Introduction: Appalachian residents are more likely than other populations to have Type 2 Diabetes Mellitus (T2DM) and to experience more severe complications from the disease, including excess and premature mortality.
Methods: This study examines health alongside sociodemographic factors, psychosocial factors (including knowledge, empowerment, social support/function, religiosity, distress), and perceived problems in diabetes management that may influence self-care and HbA1c among vulnerable rural residents. A survey of a community-based sample of 356 adults with diagnosed diabetes or HbA1c > 6.5 was conducted in six counties in Appalachian Kentucky.
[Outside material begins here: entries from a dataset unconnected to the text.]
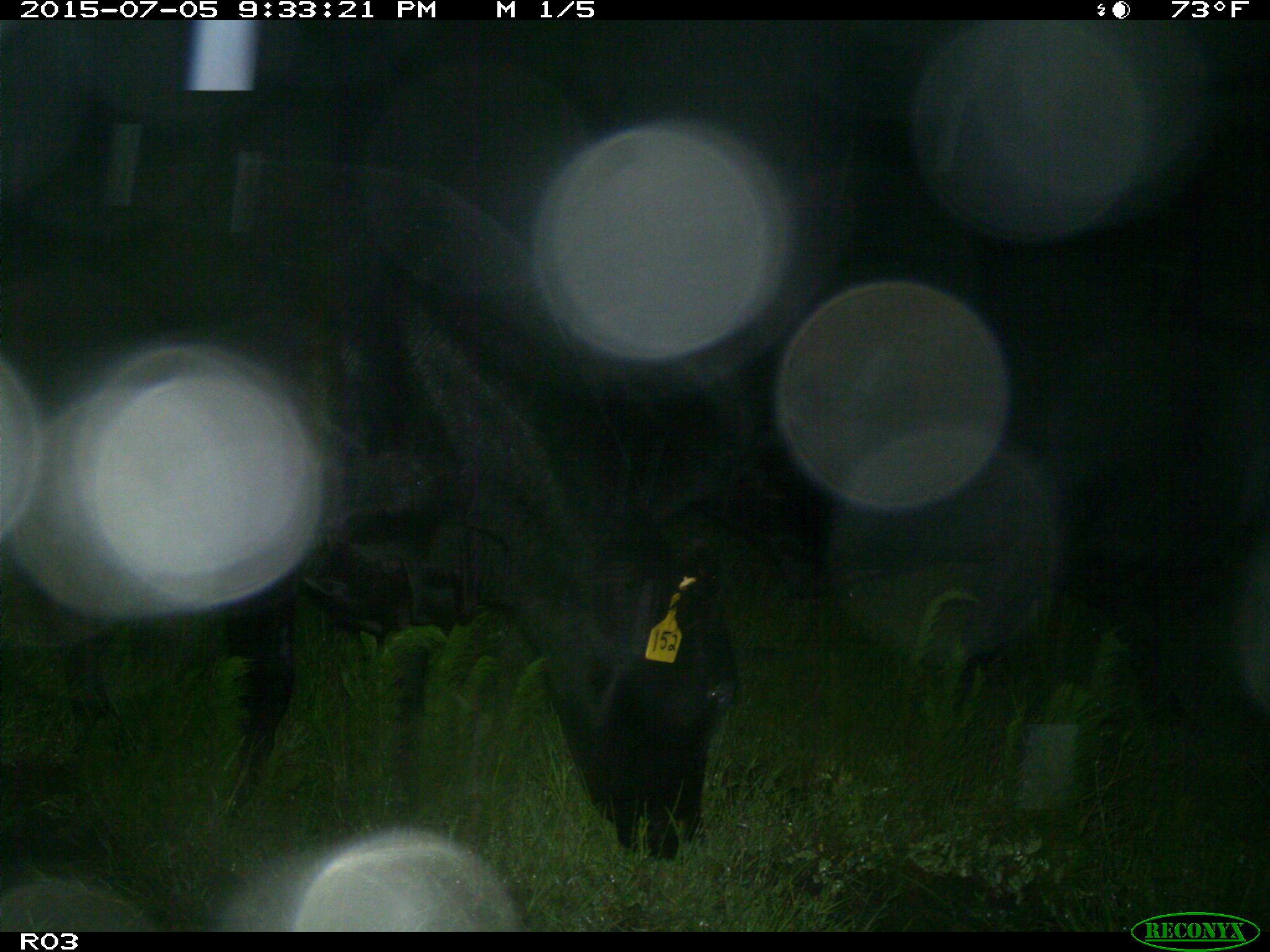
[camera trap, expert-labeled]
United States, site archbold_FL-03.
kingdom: Animalia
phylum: Chordata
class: Mammalia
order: Artiodactyla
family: Bovidae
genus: Bos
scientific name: Bos taurus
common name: domestic cow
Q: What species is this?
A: Bos taurus (domestic cow).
Results: Findings suggest that neither religiosity nor social support/function mediate/moderate the relationship between psychosocial factors and dependent variables (problem areas in diabetes, T2DM self-care or HbA1c). Results also suggest that distress is a predictor of problem areas in diabetes, and both distress and empowerment are predictors of T2DM self-care.
Implications: This study addresses the gap in the literature concerning the influence of psychosocial factors on problem areas in diabetes, T2DM self-care and HbA1c among vulnerable rural residents, as well as the potential mediating/modifying effects of religiosity and social function/support. Future research is needed to inform strategies for identifying and addressing distress among vulnerable populations burdened by T2DM, including Appalachian adults.